What you still are not getting is that you need big air flow, not just a tiny amount that won't suck in the tent walls. You are also battling heat. The hotter the air the more water it holds.

Your plants are transpiring water into the air, also. You are battling CO2 depletion. On a 3 x 3 for Bloom when I setup in the garage, I will use a 600 cfm on the big tent and the small tent at 400 cfm. The A/C external, hot box, with have a 600 and the carbon filter will be 600.

Here is a little hint for you. Those hydro store guys don't shit about it, most of the time. What is their tent production? Most, in my experience, including the hydro store, the web, RIU itself, is just HYPE.

Why? It is an illegal activity that has never been studied, well. So, the "industry" and the "growers" just repeat the same old stuff, of Myth.

But, what has been studied is all Botany.

There is nothing new with this. Treat it like tomato. Look up tent grown tomato.
 

Doer

Well-Known Member
I should also mention, I cover my tent with foil mylar bubblewrap panels.

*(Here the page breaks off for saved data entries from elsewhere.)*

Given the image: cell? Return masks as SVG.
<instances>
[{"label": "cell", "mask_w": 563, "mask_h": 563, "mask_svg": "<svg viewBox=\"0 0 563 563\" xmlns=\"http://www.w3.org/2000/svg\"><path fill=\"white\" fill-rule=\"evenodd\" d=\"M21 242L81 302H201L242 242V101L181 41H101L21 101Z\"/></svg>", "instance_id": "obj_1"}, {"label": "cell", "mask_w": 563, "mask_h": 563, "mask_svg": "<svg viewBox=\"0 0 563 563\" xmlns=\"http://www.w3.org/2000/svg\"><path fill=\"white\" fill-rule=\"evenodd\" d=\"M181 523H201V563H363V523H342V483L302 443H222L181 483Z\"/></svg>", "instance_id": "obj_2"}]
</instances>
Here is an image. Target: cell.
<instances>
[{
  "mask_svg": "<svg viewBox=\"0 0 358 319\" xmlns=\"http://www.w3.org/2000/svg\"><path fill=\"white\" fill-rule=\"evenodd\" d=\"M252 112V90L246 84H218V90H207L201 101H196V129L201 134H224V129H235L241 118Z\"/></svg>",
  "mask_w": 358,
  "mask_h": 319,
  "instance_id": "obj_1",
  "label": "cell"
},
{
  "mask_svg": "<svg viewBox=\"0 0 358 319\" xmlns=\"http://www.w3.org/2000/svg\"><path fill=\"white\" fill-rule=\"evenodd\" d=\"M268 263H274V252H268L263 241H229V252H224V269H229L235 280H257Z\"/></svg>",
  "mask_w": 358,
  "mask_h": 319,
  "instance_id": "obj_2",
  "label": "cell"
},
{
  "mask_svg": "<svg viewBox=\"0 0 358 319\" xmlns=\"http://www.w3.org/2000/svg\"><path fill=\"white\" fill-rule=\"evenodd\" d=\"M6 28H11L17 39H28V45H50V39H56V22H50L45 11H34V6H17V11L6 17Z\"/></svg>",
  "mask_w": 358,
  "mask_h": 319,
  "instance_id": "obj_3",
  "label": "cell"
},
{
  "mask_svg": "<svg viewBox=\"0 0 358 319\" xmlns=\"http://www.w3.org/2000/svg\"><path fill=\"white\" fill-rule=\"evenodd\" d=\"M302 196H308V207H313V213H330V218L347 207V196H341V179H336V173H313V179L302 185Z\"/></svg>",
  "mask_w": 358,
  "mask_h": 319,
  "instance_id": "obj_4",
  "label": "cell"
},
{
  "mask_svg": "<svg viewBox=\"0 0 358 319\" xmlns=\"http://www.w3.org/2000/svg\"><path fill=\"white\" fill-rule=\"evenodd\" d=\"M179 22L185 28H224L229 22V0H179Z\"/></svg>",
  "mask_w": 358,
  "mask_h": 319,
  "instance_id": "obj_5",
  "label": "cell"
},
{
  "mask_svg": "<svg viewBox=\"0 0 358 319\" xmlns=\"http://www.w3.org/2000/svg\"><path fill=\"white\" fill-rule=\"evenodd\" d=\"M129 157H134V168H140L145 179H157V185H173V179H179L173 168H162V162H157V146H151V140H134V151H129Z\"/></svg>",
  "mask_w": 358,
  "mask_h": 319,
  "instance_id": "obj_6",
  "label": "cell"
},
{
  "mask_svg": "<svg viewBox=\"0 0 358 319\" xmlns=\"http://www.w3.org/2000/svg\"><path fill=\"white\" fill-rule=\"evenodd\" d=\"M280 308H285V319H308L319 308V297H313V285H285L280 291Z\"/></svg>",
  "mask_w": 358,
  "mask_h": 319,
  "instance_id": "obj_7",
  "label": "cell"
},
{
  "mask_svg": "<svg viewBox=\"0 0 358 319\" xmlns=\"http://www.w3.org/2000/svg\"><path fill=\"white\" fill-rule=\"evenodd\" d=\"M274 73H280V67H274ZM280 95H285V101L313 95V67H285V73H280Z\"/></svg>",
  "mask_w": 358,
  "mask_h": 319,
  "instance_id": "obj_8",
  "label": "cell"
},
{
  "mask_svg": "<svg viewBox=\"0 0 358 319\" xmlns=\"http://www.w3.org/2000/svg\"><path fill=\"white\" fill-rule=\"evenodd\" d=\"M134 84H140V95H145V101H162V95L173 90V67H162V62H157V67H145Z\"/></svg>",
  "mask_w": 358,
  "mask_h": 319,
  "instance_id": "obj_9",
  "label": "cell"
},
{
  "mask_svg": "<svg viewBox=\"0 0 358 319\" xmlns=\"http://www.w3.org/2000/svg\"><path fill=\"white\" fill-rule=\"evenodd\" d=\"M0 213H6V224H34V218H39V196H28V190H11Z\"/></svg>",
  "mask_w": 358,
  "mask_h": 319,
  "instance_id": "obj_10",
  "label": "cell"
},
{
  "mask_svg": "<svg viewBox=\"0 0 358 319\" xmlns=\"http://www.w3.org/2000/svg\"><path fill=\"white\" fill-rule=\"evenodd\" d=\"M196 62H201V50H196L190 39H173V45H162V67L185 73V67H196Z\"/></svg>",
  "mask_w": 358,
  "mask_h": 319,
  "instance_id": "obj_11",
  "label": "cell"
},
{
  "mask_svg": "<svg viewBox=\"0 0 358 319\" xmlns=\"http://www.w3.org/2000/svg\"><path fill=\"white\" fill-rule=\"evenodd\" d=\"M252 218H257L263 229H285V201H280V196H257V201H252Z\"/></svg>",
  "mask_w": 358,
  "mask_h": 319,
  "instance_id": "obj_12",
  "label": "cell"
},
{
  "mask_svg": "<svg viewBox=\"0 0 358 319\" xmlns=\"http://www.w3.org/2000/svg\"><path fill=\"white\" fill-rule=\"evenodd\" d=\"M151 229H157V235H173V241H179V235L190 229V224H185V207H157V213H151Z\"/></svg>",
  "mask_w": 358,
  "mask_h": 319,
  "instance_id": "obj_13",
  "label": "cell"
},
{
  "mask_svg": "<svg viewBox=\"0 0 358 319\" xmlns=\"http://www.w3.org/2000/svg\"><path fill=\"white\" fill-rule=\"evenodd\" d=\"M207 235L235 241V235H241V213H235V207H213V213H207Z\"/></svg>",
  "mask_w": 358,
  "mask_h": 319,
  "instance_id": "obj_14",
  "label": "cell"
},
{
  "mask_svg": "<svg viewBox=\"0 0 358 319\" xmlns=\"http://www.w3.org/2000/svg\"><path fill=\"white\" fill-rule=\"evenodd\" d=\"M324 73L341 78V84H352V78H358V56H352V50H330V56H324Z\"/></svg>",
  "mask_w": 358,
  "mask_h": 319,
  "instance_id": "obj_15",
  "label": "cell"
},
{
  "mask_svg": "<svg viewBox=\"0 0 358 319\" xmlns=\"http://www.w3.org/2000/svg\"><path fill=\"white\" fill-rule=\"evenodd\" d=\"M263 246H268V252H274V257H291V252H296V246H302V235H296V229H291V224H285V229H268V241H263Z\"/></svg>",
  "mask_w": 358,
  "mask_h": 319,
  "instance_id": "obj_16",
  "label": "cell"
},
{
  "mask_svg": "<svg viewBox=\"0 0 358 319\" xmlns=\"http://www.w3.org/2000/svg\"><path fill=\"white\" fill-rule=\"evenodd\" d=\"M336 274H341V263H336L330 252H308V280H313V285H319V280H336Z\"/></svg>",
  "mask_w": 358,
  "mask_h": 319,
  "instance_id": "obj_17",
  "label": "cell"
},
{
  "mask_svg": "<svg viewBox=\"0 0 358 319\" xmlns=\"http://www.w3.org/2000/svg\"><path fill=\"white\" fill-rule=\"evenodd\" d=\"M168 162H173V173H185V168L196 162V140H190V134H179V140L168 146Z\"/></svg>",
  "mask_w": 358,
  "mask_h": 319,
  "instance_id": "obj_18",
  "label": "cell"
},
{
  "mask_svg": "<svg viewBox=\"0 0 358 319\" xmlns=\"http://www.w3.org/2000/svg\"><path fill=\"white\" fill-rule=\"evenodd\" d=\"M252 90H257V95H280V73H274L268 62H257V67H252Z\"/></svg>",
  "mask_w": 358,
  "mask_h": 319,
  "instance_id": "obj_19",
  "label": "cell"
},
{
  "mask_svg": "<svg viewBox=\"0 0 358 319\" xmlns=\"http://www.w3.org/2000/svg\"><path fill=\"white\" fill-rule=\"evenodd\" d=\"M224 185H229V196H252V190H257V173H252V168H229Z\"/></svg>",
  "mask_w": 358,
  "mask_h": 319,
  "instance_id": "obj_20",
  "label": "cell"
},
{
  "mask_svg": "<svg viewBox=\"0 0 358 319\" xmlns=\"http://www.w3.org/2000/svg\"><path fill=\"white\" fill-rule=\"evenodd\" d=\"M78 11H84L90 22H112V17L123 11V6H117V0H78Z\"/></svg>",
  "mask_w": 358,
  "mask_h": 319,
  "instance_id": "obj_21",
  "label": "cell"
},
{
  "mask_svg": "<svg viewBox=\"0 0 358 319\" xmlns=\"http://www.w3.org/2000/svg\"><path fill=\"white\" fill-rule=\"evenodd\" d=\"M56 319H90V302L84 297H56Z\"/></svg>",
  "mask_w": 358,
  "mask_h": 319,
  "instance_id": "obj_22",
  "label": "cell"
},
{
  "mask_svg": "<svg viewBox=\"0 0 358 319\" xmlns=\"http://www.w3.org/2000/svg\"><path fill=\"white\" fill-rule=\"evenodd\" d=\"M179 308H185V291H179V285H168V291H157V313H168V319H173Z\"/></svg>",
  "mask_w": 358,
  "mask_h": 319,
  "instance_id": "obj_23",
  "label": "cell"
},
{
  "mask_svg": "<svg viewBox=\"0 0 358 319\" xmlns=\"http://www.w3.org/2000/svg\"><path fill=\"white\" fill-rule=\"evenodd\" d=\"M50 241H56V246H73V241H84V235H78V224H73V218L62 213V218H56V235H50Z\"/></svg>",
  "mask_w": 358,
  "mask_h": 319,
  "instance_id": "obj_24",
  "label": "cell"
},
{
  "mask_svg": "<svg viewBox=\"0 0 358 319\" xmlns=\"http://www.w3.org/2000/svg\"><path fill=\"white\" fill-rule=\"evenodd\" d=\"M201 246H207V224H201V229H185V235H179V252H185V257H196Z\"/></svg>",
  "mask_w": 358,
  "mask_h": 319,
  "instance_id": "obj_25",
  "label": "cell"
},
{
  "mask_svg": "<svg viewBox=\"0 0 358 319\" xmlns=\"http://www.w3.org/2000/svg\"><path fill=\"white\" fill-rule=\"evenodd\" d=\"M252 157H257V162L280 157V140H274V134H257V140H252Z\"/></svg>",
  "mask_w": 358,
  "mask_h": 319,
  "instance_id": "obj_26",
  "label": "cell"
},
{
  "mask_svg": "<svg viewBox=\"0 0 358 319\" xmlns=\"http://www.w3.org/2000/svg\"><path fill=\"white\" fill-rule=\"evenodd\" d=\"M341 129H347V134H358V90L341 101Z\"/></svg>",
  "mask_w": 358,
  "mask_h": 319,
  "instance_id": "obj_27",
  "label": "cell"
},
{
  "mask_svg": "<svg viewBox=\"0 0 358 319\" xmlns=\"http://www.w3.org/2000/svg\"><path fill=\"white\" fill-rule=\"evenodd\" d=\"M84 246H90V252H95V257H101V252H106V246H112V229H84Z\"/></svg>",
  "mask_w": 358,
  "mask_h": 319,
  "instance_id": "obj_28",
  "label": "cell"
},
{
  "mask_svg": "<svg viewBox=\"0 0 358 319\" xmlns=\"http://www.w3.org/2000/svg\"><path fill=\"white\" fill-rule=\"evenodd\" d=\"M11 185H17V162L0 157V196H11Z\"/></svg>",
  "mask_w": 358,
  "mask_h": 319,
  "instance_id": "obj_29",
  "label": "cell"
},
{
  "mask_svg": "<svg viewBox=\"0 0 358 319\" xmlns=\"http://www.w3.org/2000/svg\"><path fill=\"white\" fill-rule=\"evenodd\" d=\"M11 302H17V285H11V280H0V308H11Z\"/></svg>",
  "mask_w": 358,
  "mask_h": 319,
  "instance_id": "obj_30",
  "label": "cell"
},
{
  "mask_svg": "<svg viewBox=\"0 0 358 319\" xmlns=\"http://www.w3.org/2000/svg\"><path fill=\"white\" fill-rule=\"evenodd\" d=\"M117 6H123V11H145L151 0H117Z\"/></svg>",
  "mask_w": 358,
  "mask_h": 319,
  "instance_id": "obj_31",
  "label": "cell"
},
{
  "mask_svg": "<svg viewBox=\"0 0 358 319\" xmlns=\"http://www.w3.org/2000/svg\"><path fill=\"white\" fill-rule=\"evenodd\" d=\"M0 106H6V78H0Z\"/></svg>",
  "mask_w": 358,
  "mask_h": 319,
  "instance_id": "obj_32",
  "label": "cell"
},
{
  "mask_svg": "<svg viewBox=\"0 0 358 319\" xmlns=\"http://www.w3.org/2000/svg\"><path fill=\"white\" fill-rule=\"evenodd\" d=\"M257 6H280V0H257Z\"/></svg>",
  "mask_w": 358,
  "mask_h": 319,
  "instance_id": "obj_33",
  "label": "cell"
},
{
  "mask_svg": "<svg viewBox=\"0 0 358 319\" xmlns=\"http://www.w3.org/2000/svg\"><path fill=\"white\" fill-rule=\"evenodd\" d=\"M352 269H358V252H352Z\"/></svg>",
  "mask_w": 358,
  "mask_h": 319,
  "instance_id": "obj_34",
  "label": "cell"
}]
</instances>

No sense at all, to allow that black fabric to be exposed to ANY infrared heating.
 

kermit2692

Well-Known Member
Ok this may help you understand this...I have a tent that is 4'9" by 4'9" and 7 ft tall...you multiply all those to get your rooms cubic feet so mine is 157.93 now I want to exchange the air in the room about 3 times per minute so I would need a fan that is 473cfm....now in reality I have a filter that needs to be operated at 275cfm tops so I bought a 435 cfm fan that will pull through the light then through the filter father away on the other side of the light, this will knock down the cfm going through the filter but if anybody knows by how much and if ill still need a speed controller that would be great, i'm also ruining through a reducer....I might be remembering the wrong thread but if your going to get the 6 inch hurricane like I have you will be more than fine
 

GrowYourFace

Well-Known Member
just back from the hydro store.
Of course, what "he could do" pricewise, was my max.
$130 for the 6" hurricane,ducting and clamps. Probably could have got it $10-$20 cheaper online, but would have to have waited 3-5 days.
Hydro-store dude, different than the guy I spoke with earlier, looked like a deer in the headlights when I mentioned I might not have any "intake",
although he did mention the "S"ing of the ducting to block the light if I did choose to use an intake.
He also mentioned maybe using the fan outside the tent, to decrease heat.
I think at this point, I will try to hang it in the tent, as it was loud.
Thanks to all for your help, it is much appreciated.
Hopefully, will follow up in the morning.